[List of tasks]
1. In the statement on the Ayotzinapa disappearances, translate this sentence into Spanish: "It is time that the Attorney General's Office revise its investigation and collect all the evidence available."
2. According to the statement on the Ayotzinapa disappearances, how many students disappeared, and when?
3. Continue the statement on the Ayotzinapa disappearances from its last sentence.

In reaction to media reports about the existence of audio recordings featuring members of criminal organizations in Mexico and the United States potentially involved in the forced disappearance of 43 students from Ayotzinapa in September 2014, Erika Guevara Rosas, Americas Director at Amnesty International, said:
“The revelation that the attack on the students and other individuals could have been orchestrated from the United States by members of organized crime should compel the Mexican authorities to finally abandon their discredited theory on the case and commit to a serious and prompt investigation into the events, including into all authorities who could have been involved in this horrific crime. It is time that the Attorney General’s Office revise its investigation and collect all the evidence available”.

[Material provided]
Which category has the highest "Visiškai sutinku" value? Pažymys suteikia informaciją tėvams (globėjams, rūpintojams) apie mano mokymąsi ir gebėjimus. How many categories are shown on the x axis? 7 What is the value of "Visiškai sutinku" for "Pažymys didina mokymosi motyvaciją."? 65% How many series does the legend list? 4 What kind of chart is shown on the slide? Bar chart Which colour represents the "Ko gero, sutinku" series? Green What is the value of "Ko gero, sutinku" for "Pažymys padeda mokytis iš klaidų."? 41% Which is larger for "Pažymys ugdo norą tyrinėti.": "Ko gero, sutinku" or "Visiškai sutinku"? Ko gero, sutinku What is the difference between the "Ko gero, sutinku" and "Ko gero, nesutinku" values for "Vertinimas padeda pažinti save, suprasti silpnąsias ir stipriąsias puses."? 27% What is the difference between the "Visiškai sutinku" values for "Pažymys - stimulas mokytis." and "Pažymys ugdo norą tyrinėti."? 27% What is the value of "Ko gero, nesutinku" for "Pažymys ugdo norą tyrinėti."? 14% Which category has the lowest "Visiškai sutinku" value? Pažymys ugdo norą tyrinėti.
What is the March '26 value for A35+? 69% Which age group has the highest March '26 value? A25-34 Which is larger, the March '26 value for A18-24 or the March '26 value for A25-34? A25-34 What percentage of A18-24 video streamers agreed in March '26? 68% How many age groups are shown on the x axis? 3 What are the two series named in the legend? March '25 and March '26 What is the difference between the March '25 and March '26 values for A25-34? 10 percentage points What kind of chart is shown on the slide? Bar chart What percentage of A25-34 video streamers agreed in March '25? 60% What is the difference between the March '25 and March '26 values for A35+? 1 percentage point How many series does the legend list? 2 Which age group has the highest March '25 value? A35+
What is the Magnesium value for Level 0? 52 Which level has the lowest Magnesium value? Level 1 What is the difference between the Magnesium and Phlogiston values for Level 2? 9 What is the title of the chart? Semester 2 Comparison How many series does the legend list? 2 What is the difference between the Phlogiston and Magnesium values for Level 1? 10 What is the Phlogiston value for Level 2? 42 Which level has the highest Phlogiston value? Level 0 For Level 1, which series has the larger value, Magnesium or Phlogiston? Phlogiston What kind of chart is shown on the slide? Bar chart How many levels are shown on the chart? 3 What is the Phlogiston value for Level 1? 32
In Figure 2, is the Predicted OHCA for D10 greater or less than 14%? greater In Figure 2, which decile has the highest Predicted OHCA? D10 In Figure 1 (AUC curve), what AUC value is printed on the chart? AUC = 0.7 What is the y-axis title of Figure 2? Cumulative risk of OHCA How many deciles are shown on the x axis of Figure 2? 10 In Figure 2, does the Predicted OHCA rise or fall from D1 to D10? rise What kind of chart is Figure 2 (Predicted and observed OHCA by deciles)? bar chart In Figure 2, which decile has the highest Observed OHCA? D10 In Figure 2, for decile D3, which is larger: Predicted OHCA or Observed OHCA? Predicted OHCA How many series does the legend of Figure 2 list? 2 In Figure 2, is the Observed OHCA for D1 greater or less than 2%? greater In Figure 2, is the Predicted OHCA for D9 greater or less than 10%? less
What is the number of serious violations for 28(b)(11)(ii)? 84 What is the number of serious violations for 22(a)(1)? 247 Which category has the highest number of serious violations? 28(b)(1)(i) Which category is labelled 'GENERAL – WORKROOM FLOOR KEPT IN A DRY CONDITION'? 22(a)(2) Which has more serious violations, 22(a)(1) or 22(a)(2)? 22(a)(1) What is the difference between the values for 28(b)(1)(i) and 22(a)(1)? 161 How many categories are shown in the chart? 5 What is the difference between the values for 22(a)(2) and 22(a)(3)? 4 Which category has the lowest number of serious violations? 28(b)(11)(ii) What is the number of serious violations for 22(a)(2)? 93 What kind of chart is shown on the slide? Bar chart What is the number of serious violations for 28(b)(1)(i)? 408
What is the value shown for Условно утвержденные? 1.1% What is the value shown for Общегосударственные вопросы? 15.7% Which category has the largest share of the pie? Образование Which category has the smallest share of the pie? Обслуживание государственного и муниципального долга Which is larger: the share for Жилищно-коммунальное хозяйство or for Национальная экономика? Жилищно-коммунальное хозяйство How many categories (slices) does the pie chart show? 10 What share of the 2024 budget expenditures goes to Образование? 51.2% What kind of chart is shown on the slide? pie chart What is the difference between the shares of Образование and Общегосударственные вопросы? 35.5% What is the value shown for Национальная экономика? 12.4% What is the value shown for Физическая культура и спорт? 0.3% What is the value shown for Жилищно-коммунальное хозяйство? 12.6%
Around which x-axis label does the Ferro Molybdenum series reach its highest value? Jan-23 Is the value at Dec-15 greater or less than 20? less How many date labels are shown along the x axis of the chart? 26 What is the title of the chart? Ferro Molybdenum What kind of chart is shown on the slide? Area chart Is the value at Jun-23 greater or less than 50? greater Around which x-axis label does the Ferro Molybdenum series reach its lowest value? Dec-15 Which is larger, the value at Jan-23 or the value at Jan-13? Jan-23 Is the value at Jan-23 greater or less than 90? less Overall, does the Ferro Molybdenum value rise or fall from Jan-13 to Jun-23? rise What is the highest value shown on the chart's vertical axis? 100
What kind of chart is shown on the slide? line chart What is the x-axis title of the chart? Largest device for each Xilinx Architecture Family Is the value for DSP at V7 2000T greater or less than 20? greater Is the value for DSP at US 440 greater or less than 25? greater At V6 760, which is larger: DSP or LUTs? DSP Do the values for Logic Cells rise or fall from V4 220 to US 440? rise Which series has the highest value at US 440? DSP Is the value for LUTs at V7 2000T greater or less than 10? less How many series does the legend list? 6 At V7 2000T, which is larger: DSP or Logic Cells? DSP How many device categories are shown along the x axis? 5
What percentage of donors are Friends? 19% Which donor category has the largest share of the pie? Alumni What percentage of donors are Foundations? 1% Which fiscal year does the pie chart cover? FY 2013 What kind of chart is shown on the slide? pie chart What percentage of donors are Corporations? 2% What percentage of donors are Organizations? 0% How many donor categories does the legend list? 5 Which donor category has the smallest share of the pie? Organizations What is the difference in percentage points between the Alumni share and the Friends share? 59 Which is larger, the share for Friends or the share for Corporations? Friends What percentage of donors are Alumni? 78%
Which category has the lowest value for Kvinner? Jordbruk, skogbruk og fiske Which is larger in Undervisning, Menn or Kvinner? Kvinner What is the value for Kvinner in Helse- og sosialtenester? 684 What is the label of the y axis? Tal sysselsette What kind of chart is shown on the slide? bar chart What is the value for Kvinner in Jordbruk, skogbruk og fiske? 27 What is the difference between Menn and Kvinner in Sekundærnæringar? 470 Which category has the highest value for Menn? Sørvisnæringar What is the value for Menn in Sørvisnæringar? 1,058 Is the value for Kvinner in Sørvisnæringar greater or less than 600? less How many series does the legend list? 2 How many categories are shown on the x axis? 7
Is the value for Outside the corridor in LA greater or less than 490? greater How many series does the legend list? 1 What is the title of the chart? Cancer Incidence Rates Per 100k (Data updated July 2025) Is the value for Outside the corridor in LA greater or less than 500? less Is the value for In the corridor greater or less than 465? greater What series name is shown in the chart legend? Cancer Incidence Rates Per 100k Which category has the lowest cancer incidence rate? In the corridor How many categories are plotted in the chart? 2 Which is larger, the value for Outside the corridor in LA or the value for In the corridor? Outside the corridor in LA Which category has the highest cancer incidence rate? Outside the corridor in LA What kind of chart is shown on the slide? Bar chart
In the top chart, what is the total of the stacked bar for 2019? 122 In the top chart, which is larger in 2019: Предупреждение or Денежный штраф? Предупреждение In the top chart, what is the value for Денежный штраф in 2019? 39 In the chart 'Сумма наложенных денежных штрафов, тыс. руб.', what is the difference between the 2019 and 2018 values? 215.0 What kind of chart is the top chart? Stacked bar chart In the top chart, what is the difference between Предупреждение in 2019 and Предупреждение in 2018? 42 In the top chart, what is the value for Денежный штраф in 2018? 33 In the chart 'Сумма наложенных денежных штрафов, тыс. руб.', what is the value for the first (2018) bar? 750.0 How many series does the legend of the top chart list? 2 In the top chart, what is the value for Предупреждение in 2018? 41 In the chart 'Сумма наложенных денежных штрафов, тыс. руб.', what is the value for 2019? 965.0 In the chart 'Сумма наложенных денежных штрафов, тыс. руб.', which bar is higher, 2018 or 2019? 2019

[Answers to the exercise]
1. Es hora de que la Fiscalía General revise su investigación y recabe todas las pruebas disponibles.

2. 43 students disappeared in September 2014.

3.
The revelation that the attack on the students and other individuals could have been orchestrated from the United States by members of organized crime should compel the Mexican authorities to finally abandon their discredited theory on the case and commit to a serious and prompt investigation into the events
Erika Guevara Rosas, Americas Director at Amnesty International
“The information published today reinforces the findings of the investigation of the Interdisciplinary Group of Independent Experts, which, since 2015, has emphasized the need to investigate the possible involvement of criminal groups involved in international illegal drug trafficking as a key element of the case. For three years the Attorney General’s office has failed to adequately pursue this line of investigation, in what appears to be yet another effort to conceal the obvious truth: that this case proves the existence of an extensive web of complicity involving authorities at all levels of the Mexican state, which has allowed human rights violations and crimes under international law to be committed”.